In July I’ve found myself reading mostly about conformal prediction/probabilistic forecasting and some deeper internals of Python that I’ve never gotten around to learning.

Starting off with the former. I came across this primer on calibrating probabilities in classification problems; it’s a topic I’m familiar with, but it was good to revisit it with some explicit code examples and visualizations. This reminded me about some interesting tweets I’d seen about the promise of conformal prediction for probabilistic prediction, but never really followed up. Conformal prediction is essentially a technique for creating calibrated prediction sets for nearly any machine learning model without making any assumptions beyond exchangeability of the data. This paper is a deep first-principles introduction to conformal prediction; it’s great, but a lot to consume in one sitting. I followed with this paper extending the framework to time-series and then this blog post by Valeriy Maonokhin (the godfather of conformal prediction) which succinctly describes how to evaluate your probabilistic forecasts in the wild. I had a good read through the MAPIE documentation, a fantastic sklearn-compatible package for conformal prediction, and managed to get my first probabilistic forecast about an hour later - not bad!

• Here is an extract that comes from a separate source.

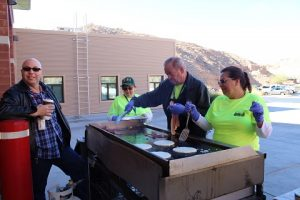 With the supervision of Deputy Fire Chief Rick Resnick, left, who claimed to be near the grill for heating purposes, members of the CERT team cooked for nearly 40 guests at the 4th annual Breakfast with Santa event held for families of emergency responders. Photo by Stephanie Clark.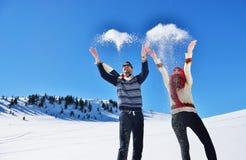 Jeunes couples heureux insouciants ayant l'amusement ensemble dans la neige Images stock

Back to python land. I didn’t know much about how threading works in Python, so I read the first…bit of this full guide to threading in python; however about a quater of the way through, I started to feel as if it were slightly pointless to learn how to use threads in python due to the existence of the GIL. Instead, I turned to reading PEP 703 - the proposal for adding optional GIL removal to a future version of Python. This really is well worth the read, it has some great arguments for adding this feature and the uber technical section is interesting too, though I largely flicked through. I briefly got interested in the python abstract syntax tree (AST) module at the beginning of the month and found this decent explainer - though I swiftly realised I couldn’t solve the problem I wanted to with it, and threw it on the backburner.